• Activities:
1/ In the passage about the Livry town council, why did the council decide in the late 19th century to commission a more substantial town hall?
2/ Repeat the stretch of the passage about the Livry town council from "In the late-19th" through "Livry in 1795." word for word.
3/ Carry on the passage about the Livry town council from the point where it ends.

• Passage provided:
=== Begin Enclosure ===
Following the French Revolution, meetings of the town council were initially held in one of the buildings attached to the clergy house on Rue de l'Église, near the Church of Notre-Dame de Livry. In 1831, the council moved to an adjacent building still forming part of the clergy house. The possessions of the council at that time included a bust of Louis Philippe I.

In the late-19th century, following significant population growth, the council decided to commission a more substantial town hall. The site they selected formed part of a large estate formerly known as the Écu de France (the shield of France). The land was acquired by Guy Nicolas de Durfort, 1st Duke of Lorges in 1714. He established a network of ponds and used them to supply water to a large fountain, and also planted some fine trees. The property was bought by Innocent Catherine de Rougé du Plessis-Bellière, Marquise du Plessis-Bellière in 1747. It then passed to a local squire, Henri-Jacques-Anselme-Joseph-Auguste Poret de Boisandré, in 1775, and to a soldier, Marshal Louis Georges Érasme de Contades, in 1787. Contrades died in Livry in 1795.
=== End Enclosure ===
• Data provided:
=== Begin Enclosure ===
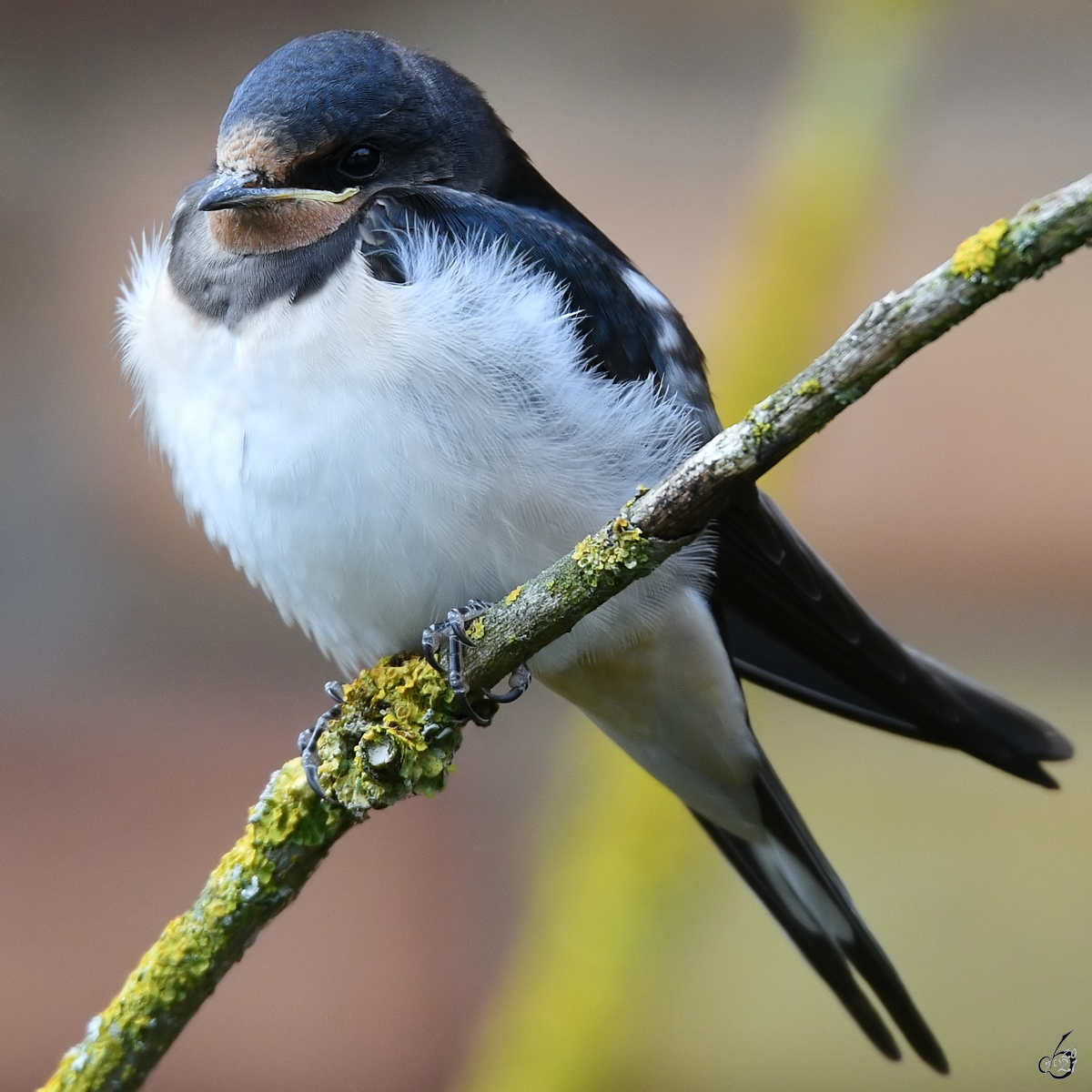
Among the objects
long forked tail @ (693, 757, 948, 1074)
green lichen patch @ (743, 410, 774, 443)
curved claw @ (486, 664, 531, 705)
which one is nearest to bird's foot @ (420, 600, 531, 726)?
curved claw @ (486, 664, 531, 705)

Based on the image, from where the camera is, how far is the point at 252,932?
72 cm

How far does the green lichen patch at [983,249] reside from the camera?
0.45 metres

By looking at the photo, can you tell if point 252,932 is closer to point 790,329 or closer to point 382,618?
point 382,618

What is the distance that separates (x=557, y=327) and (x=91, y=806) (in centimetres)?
94

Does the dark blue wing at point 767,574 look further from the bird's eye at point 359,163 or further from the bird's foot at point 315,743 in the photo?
the bird's foot at point 315,743

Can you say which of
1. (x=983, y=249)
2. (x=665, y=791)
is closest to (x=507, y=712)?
(x=665, y=791)

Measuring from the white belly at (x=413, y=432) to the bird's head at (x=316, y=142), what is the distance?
0.06 m

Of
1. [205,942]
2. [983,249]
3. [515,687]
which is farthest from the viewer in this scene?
[515,687]

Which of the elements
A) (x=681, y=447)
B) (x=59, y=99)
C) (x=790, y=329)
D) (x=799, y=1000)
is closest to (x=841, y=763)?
(x=799, y=1000)

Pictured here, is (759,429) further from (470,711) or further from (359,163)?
(359,163)

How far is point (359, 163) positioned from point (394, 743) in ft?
1.25

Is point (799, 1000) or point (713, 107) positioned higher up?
point (713, 107)

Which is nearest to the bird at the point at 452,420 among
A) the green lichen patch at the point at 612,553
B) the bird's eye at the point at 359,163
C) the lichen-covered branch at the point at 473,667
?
the bird's eye at the point at 359,163

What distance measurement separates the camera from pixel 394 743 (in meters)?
0.72
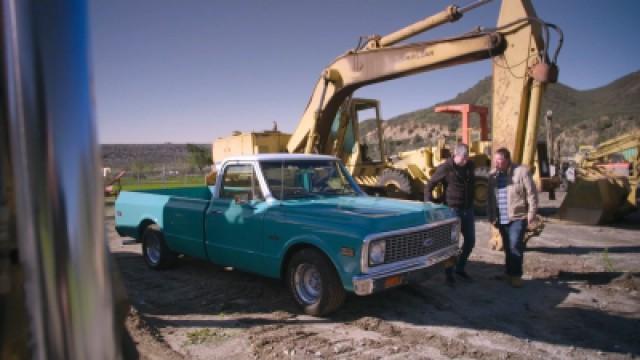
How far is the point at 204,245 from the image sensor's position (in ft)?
20.1

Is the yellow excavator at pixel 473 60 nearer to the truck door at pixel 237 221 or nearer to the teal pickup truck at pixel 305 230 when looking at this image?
the teal pickup truck at pixel 305 230

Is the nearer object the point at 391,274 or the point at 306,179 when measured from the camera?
the point at 391,274

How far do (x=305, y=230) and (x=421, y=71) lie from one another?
5.68 meters

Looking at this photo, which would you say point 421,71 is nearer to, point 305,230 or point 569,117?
point 305,230

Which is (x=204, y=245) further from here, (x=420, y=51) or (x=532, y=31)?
(x=532, y=31)

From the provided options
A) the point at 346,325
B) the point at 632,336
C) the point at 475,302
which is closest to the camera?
the point at 632,336

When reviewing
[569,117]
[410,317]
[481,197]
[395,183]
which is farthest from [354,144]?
[569,117]

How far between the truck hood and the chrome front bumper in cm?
41

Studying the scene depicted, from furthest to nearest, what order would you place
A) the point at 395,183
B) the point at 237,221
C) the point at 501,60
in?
the point at 395,183 → the point at 501,60 → the point at 237,221

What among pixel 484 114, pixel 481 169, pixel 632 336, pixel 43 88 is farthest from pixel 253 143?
pixel 43 88

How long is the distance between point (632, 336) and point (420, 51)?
634 cm

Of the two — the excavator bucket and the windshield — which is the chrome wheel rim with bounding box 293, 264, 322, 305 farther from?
the excavator bucket

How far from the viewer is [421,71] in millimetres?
9258

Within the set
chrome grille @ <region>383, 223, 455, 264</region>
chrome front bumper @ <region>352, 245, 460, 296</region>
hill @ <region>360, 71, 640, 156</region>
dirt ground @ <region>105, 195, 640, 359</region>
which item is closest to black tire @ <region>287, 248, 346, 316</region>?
dirt ground @ <region>105, 195, 640, 359</region>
=== End Enclosure ===
• Activity answers:
1/ The council made that decision because the town's population had grown significantly.

2/
In the late-19th century, following significant population growth, the council decided to commission a more substantial town hall. The site they selected formed part of a large estate formerly known as the Écu de France (the shield of France). The land was acquired by Guy Nicolas de Durfort, 1st Duke of Lorges in 1714. He established a network of ponds and used them to supply water to a large fountain, and also planted some fine trees. The property was bought by Innocent Catherine de Rougé du Plessis-Bellière, Marquise du Plessis-Bellière in 1747. It then passed to a local squire, Henri-Jacques-Anselme-Joseph-Auguste Poret de Boisandré, in 1775, and to a soldier, Marshal Louis Georges Érasme de Contades, in 1787. Contrades died in Livry in 1795.

3/
The property was conserved as parkland throughout the 19th century until it was acquired by the council in 1898. Construction work then got underway. The building was designed in the neoclassical style, built in a mixture of brick and stone and was completed in the early 20th century. The design involved an entrance block of three bays, which was slightly projected forward and faced in stone, and two wings of eight bays each. The entrance block featured three square headed glass doors on the ground floor and three French doors with a wide balcony on the first floor. There was a municipal coat of arms on the parapet above. The wings were fenestrated with casement windows on both floors and there were iron railings in front of the first-floor windows. Internally, the principal rooms are the offices of the council staff. The building was also the meeting place off the council until Espace Jules Verne, a separate building to the north of the town hall, became available in 2006.

During the Second World War, a former member of the council, Lucien Michard, was arrested for illegal possession of weapons: he was shot by German soldiers at Fort Mont-Valérien on 13 January 1942. The town was liberated by American troops on 27 August 1944. The square in front of the town hall was landscaped and named Place François Mitterrand in honour of the former president of France. It was officially opened by his wife, Danielle Mitterrand, in the presence of the mayor, Alain Calmat, on 18 October 1996.